Now, my relationship with The Daver is not what one might even begin to call “romantic” in any terms. It never has been, and probably never will. We’re both ridiculously practical people, not prone to flights of fantasy OR ooey-gooey behavior. I’m fairly certain that if he were to bring home flowers (which I do love) I would become immediately suspicious that work had provided him with a free lobotomy.
I DID get Dave a flower for Valentines Day this year, well, it was technically AFTER Valentines Day and therefore cost $0.29 AND had the distinct advantage over all other flowers that it was both fake (it can last FOREVER, LIKE OUR LOVE!) AND played a tinny melody. Really, it was just a joke and took it as such.
Despite our lack of romantical abilities, we’re really are insanely fond of each other. I have no idea if this is a hallmark of a good marriage or not, but it is the way it is. Underneath (and often even during) the day to day crap, we really like each other.
The Daver has been working like mad on this work project-thingy that’s due to deploy this Saturday at 5am. And because it’s entirely likely that he’s lying to get away from the House Of Sickness And Doom that we currently live in, he “has” to “be in the office” on Saturday at 5am to TCB. (Say it with me now, Internet, “YEAH, RIGHT!)
This meant one of two things: either he gets up at the ass-crack of dawn and drives his sorry ass to the city OR he camps out in the city overnight. In a fever-induced haze, I suggested that having a City Sleep Over was probably the best option.
It’s just incredibly bad timing that this had to “coincide” with the worst bout of illness that I have had since I was a kid myself (seriously, I’m now positive that my intestines are really attempting to make a break for it now) that has now been passed onto my two darling children. I haven’t tried to test my theory, but I’m fairly certain that Alex could likely fry an egg on his stomach, so high is his fever. And Ben has actually missed school this week and laid about the house both quiet as a mouse and nearly catatonic (neither of which, I should have to inform you, are normal behavior for this child).

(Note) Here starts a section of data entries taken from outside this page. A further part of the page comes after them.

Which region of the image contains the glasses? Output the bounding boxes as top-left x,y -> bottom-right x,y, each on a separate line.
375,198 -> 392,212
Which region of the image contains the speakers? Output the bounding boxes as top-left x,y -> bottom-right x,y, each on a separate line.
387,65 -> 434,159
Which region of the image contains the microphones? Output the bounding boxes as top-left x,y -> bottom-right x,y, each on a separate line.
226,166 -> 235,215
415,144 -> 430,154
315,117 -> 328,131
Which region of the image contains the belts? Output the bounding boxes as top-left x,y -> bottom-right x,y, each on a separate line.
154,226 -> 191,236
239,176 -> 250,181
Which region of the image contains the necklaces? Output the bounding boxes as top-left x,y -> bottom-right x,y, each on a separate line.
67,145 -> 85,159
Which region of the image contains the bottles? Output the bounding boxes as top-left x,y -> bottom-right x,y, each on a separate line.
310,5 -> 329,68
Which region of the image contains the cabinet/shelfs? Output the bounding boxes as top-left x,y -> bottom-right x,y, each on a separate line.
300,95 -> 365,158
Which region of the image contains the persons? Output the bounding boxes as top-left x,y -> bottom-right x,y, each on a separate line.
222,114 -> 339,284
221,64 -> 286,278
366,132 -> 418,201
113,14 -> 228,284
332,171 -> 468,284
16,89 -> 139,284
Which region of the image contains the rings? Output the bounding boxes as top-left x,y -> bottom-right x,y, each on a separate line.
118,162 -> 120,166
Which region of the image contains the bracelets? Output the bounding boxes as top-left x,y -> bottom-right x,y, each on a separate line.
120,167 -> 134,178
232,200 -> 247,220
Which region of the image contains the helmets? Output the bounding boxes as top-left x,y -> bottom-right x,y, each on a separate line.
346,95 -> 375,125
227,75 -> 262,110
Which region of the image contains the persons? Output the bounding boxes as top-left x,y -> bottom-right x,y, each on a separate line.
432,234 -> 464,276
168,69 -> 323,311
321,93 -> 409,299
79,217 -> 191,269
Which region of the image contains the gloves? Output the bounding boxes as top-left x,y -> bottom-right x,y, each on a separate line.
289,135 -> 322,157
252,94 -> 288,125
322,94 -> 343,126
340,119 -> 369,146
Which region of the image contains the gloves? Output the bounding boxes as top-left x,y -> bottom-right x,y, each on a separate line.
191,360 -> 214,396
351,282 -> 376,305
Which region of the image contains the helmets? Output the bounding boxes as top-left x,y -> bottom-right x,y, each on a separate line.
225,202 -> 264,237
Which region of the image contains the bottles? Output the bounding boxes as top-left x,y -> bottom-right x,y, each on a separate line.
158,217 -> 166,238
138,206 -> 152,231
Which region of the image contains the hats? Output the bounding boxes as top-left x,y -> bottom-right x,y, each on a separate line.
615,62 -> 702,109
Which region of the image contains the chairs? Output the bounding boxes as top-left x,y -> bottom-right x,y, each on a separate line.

But despite our lack of co-dependence (likelihood is high that my blog would learn about Big News well before I bothered contacting my husband), it’s just an incredibly bizarre feeling to know that he will not be coming home tonight.
On the one hand, I am nearly giddy with glee that I can have the bed to myself (I can totally see why people have separate beds) ALL NIGHT LONG (all night looong!), but on the other, it’s a truly odd feeling to know that he won’t be home to hog the remote OR the couch.
(To be fair, he did offer to have us come down and stay with him, but the last thing I want to do is to willingly travel with two large Hot Potatoes.)
So what should I do with my night sans husband? Want to come over and hang? I’ll make cookies (no, no I won’t. That’s a lie. But it sounded good, right?)!